• [Text segment]:

2. Automated Scaling

Automatically adjust request rates based on limits:

class AdaptiveRateClient {
  constructor(apiKey) {
    this.apiKey = apiKey;
    this.requestInterval = 1000; // Start with 1 request per second
    this.maxInterval = 10000;    // Max 10 seconds between requests
    this.minInterval = 100;      // Min 100ms between requests
  }

  async request(endpoint, options) {
    const response = await this.makeRequest(endpoint, options);
    this.adjustInterval(response.headers);
    return response;
  }

  adjustInterval(headers) {
    const remaining = parseInt(headers.get('X-RateLimit-Remaining'));
    const limit = parseInt(headers.get('X-RateLimit-Limit'));
    const usage = ((limit - remaining) / limit) * 100;

    if (usage > 90) {
      // High usage - slow down significantly
      this.requestInterval = Math.min(this.requestInterval * 2, this.maxInterval);
    } else if (usage > 70) {
      // Moderate usage - slow down slightly
      this.requestInterval = Math.min(this.requestInterval * 1.5, this.maxInterval);
    } else if (usage < 30) {
      // Low usage - speed up
      this.requestInterval = Math.max(this.requestInterval * 0.8, this.minInterval);
    }

    console.log(`Adjusted request interval to ${this.requestInterval}ms (usage: ${usage.toFixed(1)}%)`);
  }

  async makeRequest(endpoint, options) {
    // Wait between requests
    await this.sleep(this.requestInterval);

    const response = await fetch(`https://api.mailiam.dev${endpoint}`, {
      ...options,
      headers: {
        'Authorization': `Bearer ${this.apiKey}`,
        ...options.headers
      }
    });

    return response;
  }

  sleep(ms) {
    return new Promise(resolve => setTimeout(resolve, ms));
  }
}

Enterprise Rate Limits

Custom Quotas

Enterprise customers can request custom rate limits:

{
  "enterprise_limits": {
    "requests_per_hour": 100000,
    "requests_per_minute": 2000,
    "burst_limit": 5000,
    "concurrent_connections": 100,
    "custom_endpoints": {
      "/custom/webhook": {
        "requests_per_minute": 1000
      }
    }
  }
}

Dedicated Infrastructure

Enterprise plans include:

Dedicated API servers
Custom rate limit configurations
Priority support for rate limit adjustments
Real-time monitoring dashboards
Custom alerting thresholds

CLI Rate Limit Management

Check Current Limits

# View current API key rate limits
mailiam auth limits

# View account quotas
mailiam account quotas

# Monitor real-time usage
mailiam monitor rate-limits --live

Optimize CLI Usage

# Batch operations to reduce API calls
mailiam domains setup --all

# Use local caching
mailiam config --cache-duration 300

# Parallel processing with rate limiting
mailiam instant submissions --parallel 5 --rate-limit 10

Troubleshooting Rate Limits

Common Issues

Unexpected 429 errors
- Check all active API keys and their usage
- Verify IP address isn’t hitting limits
- Review recent API call patterns
Inconsistent rate limits
- Different endpoints have different limits
- IP and API key limits are separate
- Time zone differences in reset times
High rate limit usage
- Implement request caching
- Use batch operations
- Switch to webhooks from polling

Debug Commands

# Check rate limit status
curl -H "Authorization: Bearer mlm_sk_live_abc123..." \
  https://api.mailiam.dev/rate-limits/status

# View recent rate limit hits
mailiam logs rate-limits --last-hour

# Test rate limiting
mailiam test rate-limits --endpoint /instant/forms --count 100

Getting Help

Support Resources

Rate Limit Calculator: Estimate your needs
Usage Dashboard: Real-time monitoring
API Documentation: Complete endpoint reference
Enterprise Support: Custom rate limit solutions

Contact Support

Include this information when requesting rate limit help:

API key ID (not the key itself)
Current usage patterns
Specific endpoints causing issues
Business requirements for higher limits
Technical architecture details

Proper rate limit management ensures reliable API access while maintaining optimal performance for all mailiam users.

• [Recorded data]:
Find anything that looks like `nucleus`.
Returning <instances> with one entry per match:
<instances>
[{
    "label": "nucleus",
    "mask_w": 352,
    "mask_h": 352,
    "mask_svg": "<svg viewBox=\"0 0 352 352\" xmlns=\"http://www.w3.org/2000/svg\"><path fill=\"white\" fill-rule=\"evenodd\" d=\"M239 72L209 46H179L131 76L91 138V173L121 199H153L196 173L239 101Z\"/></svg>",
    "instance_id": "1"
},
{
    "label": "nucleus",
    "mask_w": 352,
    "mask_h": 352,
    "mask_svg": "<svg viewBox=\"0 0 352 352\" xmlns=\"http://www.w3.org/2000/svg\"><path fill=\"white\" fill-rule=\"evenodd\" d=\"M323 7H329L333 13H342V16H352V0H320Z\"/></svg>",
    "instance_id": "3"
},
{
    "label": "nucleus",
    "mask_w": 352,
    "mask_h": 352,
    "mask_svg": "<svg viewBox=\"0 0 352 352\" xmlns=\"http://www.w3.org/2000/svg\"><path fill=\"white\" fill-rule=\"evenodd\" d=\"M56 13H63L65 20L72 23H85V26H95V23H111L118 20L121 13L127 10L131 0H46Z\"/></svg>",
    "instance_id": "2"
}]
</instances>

• [Instructions to follow]: Rewrite the rate limit text starting with "Rate Limit Calculator: Estimate" and going on through "the key itself)", changing "Usage Dashboard" to "Metrics Dashboard".

• [Written reply]:
Rate Limit Calculator: Estimate your needs
Metrics Dashboard: Real-time monitoring
API Documentation: Complete endpoint reference
Enterprise Support: Custom rate limit solutions

Contact Support

Include this information when requesting rate limit help:

API key ID (not the key itself)